Ce jeudi, un basculement historique s’opère à la tête de l’État haïtien. Laurent Saint-Cyr, figure du secteur privé et coordinateur du Conseil présidentiel de transition (CPT), prend officiellement les rênes du pouvoir, marquant ainsi un tournant décisif dans la gouvernance politique et économique d’Haïti. Dans cette même dynamique Alix Didier Fils-Aimé est en place comme Premier ministre en fonction. Ce duo issu du monde des affaires soulève des interrogations cruciales sur l’avenir économique de la nation.
Alors que la République d’Haïti traverse l’une des périodes les plus sombres de son histoire moderne — marquée par l’effondrement de ses institutions, la fragilité sécuritaire et la paupérisation galopante — une nouvelle ère s’ouvre sous le signe d’un capitalisme de connivence à peine voilé. Le secteur privé haïtien, longtemps accusé de capter les ressources de l’État sans contrepartie réelle pour le développement national, se trouve aujourd’hui placé en position de pouvoir politique.
Laurent Saint-Cyr, ancien président de la Chambre de commerce et d’industrie, ancien membre du HCT ( Haute Conseil de la transition dirigé par Mme Mirlande Manigat sous le gouvernement de transition du premier Ariel Henry, est perçu par beaucoup comme le symbole d’un secteur privé dit comprador, tourné vers la préservation de ses privilèges et aligné sur les intérêts étrangers plutôt que sur la souveraineté économique du pays. Son ascension à la tête du CPT suscite autant d’espoirs que de craintes. Espoirs d’un retour à une certaine rationalité économique. Craintes d’une instrumentalisation des leviers de l’État au profit d’intérêts oligarchiques.
La nomination d’Alix Didier Fils-Aimé en novembre 2024, également issu des sphères d’influence économique, renforce cette impression d’une privatisation rampante de l’État. Ce tandem, bien que légitimé par l’urgence de restaurer l’ordre, devra faire face à un immense défi : redonner confiance à un peuple exsangue, confronté à une inflation chronique, une monnaie volatile, une insécurité alimentaire structurelle et un exode massif de sa jeunesse.
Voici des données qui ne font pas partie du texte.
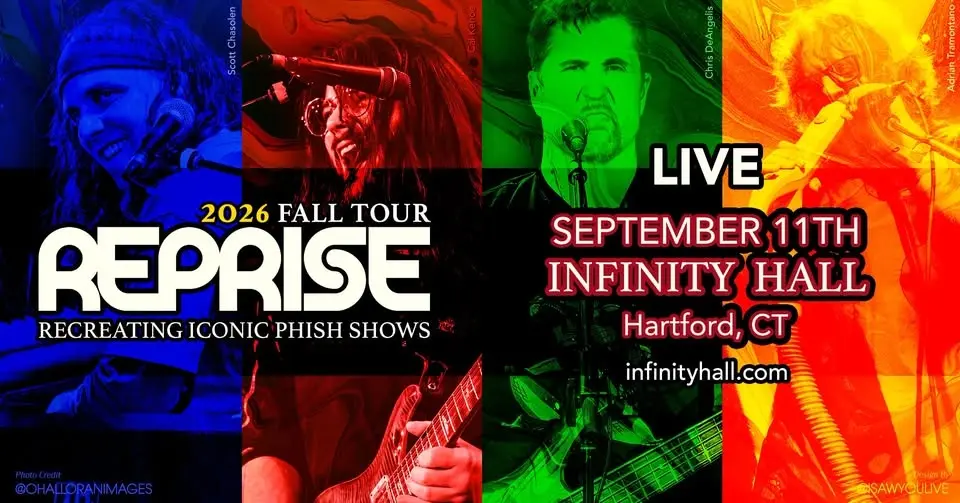 Reprise: Recreating Iconic Phish Shows | Hartford, CT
Le risque est grand de voir la gouvernance se réduire à une gestion technocratique déconnectée des réalités populaires. Car l’économie haïtienne ne se résume pas aux intérêts du secteur formel ni aux seuls bilans comptables. Elle est aussi rurale, informelle, communautaire, résiliente. Une gouvernance captée par les élites économiques pourrait aggraver les fractures sociales déjà béantes, à moins d’un changement de paradigme profond et inclusif.
Haïti n’a plus le luxe de l’opacité ni du favoritisme. Il est urgent de reconstruire un contrat social fondé sur la transparence, la justice fiscale, l’investissement public stratégique, et le soutien réel aux secteurs productifs locaux. Une économie au service du peuple, et non l’inverse.
Dans cette phase de transition historique, le secteur privé haïtien est désormais face à ses responsabilités. Le pouvoir n’est plus seulement dans les coulisses. Il est au grand jour. Reste à voir s’il saura faire preuve d’éthique républicaine ou s’il poursuivra la logique d'accaparement qui a conduit le pays au bord du précipice.